Numerous possibilities for interactions between antibiotics exist. An example of an interaction might involve one antibiotic opening pores in bacterial cell walls so another antibiotic might easily enter to do the killing, Nikolaou said. Physicians are presented with the challenge of considering overwhelming varieties of antibiotic combinations, or cocktails, and their dosing regimens for patients. Time restrictions necessitate that they eyeball results and make best guesses about treatments based on their expertise and intuition.
“Unfortunately, no one has the time,” Nikolaou said. “Doctors’ and patients’ time is extremely precious.”
Nikolaou and Tam are working to optimize the process by reducing the amount of time and guesswork needed to assess the most effective drug combinations for killing bacteria.
“Our approach is empirical, so it relies on experimental data rather than detailed prior knowledge,” Nikolaou said. “So you don’t need to know the type of bacteria, the type of killing mechanism or the mechanism of resistance.”
Nikolaou and his team of students composed their basic mathematical model based on Tam’s observations of the effects of antibiotics and combinations of antibiotics on bacteria populations in blood over time.
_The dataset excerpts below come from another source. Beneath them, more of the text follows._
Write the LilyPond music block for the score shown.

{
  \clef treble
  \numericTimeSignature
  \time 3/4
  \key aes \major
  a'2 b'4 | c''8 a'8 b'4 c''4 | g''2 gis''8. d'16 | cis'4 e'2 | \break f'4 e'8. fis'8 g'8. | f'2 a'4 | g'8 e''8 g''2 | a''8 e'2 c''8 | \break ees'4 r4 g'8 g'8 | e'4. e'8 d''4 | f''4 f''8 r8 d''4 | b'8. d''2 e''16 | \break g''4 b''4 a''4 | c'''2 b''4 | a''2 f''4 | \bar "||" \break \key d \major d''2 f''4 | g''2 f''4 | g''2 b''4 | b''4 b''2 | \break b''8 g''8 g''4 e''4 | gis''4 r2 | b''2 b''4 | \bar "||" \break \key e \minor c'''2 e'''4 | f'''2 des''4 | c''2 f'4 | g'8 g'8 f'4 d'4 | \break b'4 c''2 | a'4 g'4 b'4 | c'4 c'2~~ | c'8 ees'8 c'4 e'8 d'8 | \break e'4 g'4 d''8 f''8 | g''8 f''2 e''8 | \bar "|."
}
Through better use of collected data, their equations predict the course of bacteria populations in realistic situations reasonably well.
“The equations do not define logic, they augment logic and intuition more accurately,” Nikolaou said.
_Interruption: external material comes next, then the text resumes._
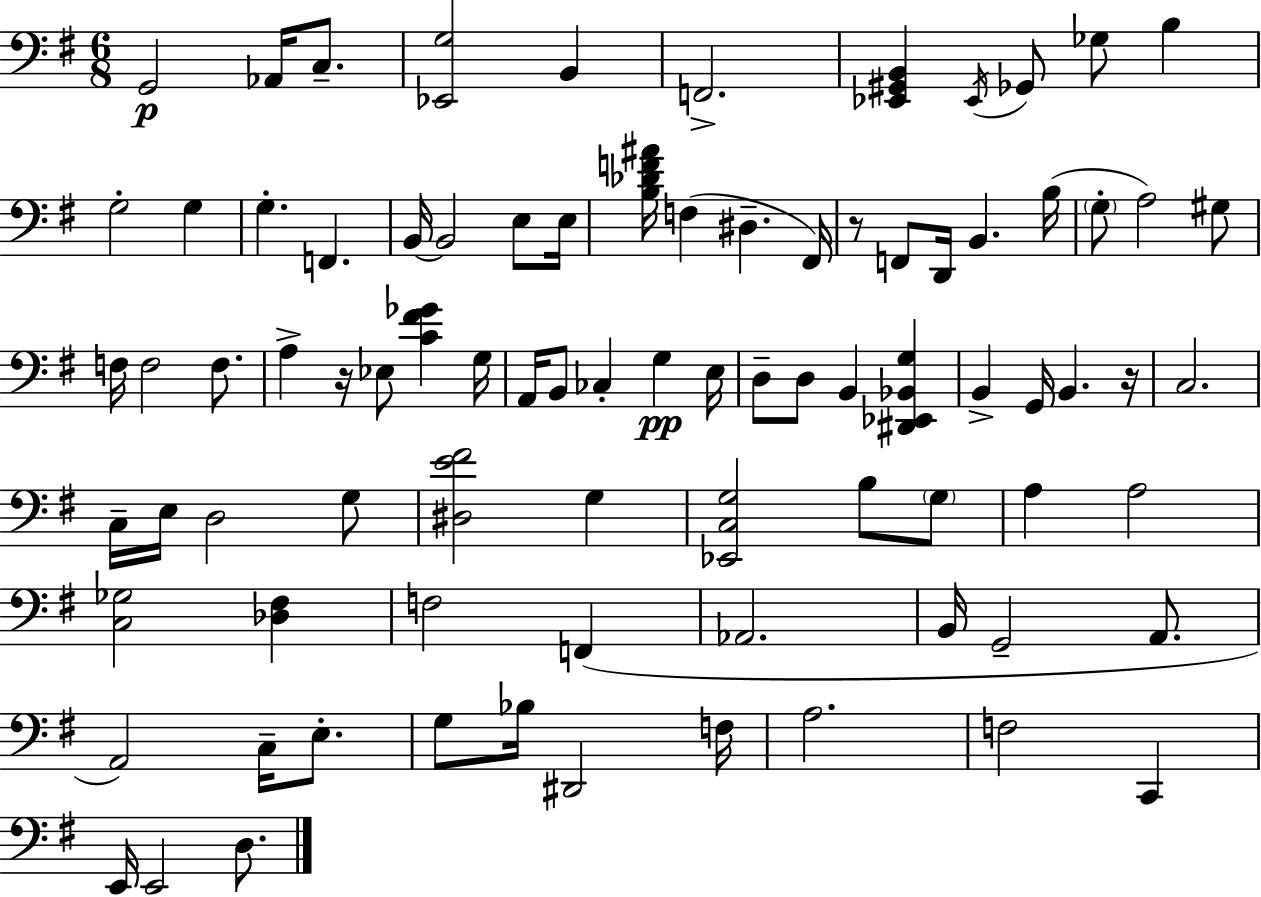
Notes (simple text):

The researchers plan to use existing image analysis technology to automatically record the effects of various antibiotic cocktails on bacteria in blood samples. A photometer modified for their purposes can feed the data to computer software, which the team is in the process of developing, that runs the patented mathematical model.
“The user will simply have to push the button, and the software will do the calculations that tell the doctor what antibiotic or combination of antibiotics to use at what concentration,” Nikolaou said.
Automation provides opportunities to collect additional data that is more accurate at more frequent intervals. The photometer can record data every hour, for example, rather than once at the end of a 24-hour time period. Instead of plotting two points on a graph, the software can plot 24 or more points and create an entire curve that helps to more accurately extrapolate outcomes beyond 24 hours. Furthermore, photo analysis can provide more precise information such as the extent of the blood’s cloudiness or clearness and the rate of decline of bacteria populations.
The software can also account for differences between patients and test tubes. Concentrations of antibiotics degrade over time in patients while they remain fixed in test tubes. In the field of antibiotics development, test tube research is often followed by tests conducted with elaborate systems that attempt to mimic the ways antibiotics work in the human body.
“So you’re gaining efficiency … plus you don’t have to do a bunch of tests afterwards,” Nikolaou said.